Captioned web images
##########

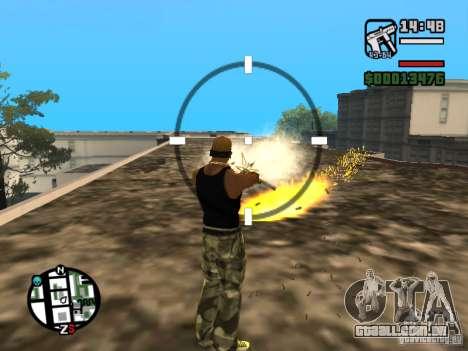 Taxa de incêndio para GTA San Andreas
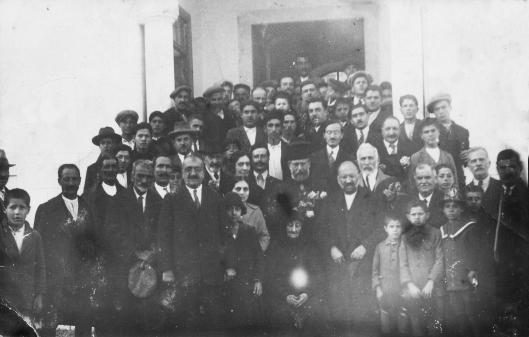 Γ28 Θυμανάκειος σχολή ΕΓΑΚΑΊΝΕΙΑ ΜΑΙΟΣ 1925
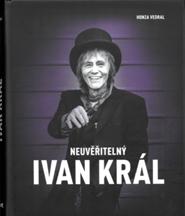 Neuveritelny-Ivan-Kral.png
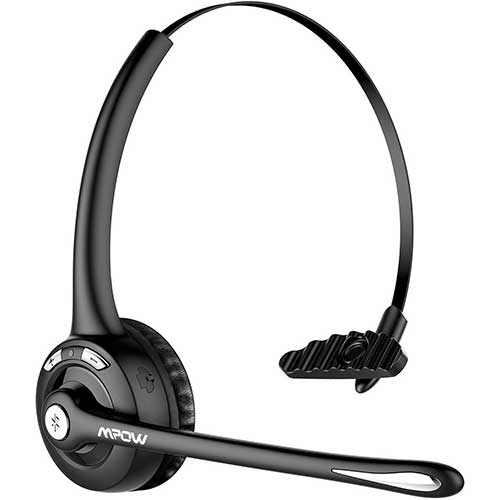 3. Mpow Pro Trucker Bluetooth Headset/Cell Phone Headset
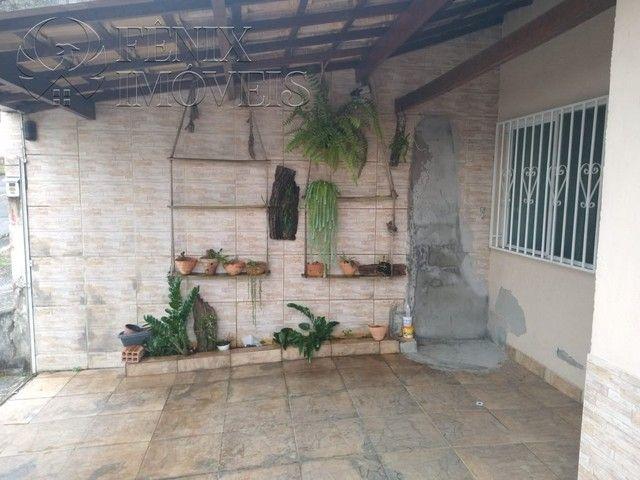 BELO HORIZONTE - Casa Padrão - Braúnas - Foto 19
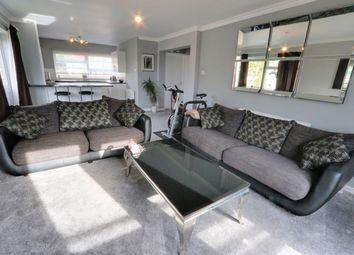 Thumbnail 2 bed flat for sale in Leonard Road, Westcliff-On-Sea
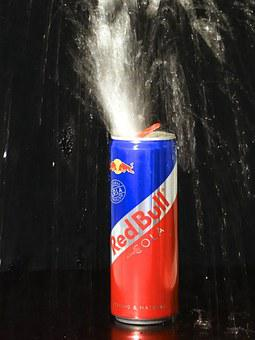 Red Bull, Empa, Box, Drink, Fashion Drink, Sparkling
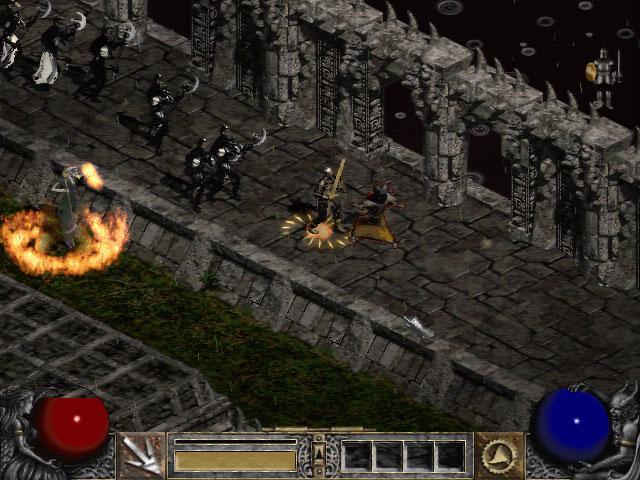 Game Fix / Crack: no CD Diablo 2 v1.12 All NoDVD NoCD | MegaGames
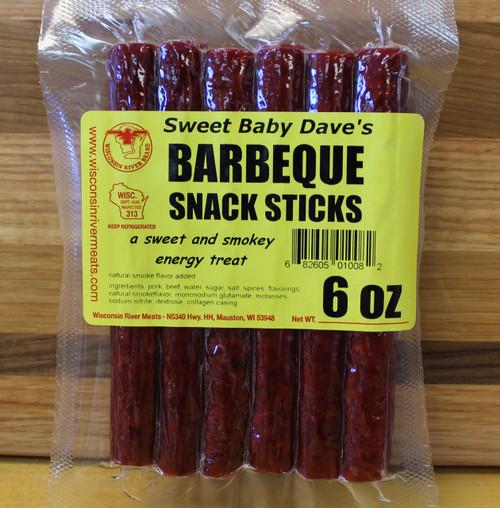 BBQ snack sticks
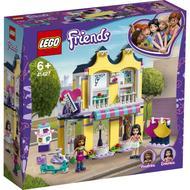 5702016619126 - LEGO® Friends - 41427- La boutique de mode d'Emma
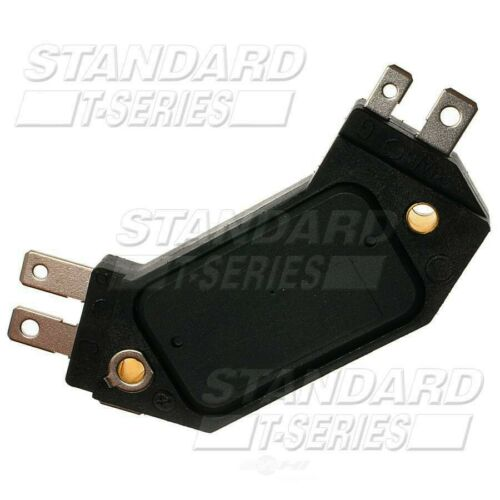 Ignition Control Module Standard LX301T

##########

Omit every picture while transcribing the records above exactly.

 Taxa de incêndio para GTA San Andreas
 Γ28 Θυμανάκειος σχολή ΕΓΑΚΑΊΝΕΙΑ ΜΑΙΟΣ 1925
 Neuveritelny-Ivan-Kral.png
 3. Mpow Pro Trucker Bluetooth Headset/Cell Phone Headset
 BELO HORIZONTE - Casa Padrão - Braúnas - Foto 19
 Thumbnail 2 bed flat for sale in Leonard Road, Westcliff-On-Sea
 Red Bull, Empa, Box, Drink, Fashion Drink, Sparkling
 Game Fix / Crack: no CD Diablo 2 v1.12 All NoDVD NoCD | MegaGames
 BBQ snack sticks
 5702016619126 - LEGO® Friends - 41427- La boutique de mode d'Emma
 Ignition Control Module Standard LX301T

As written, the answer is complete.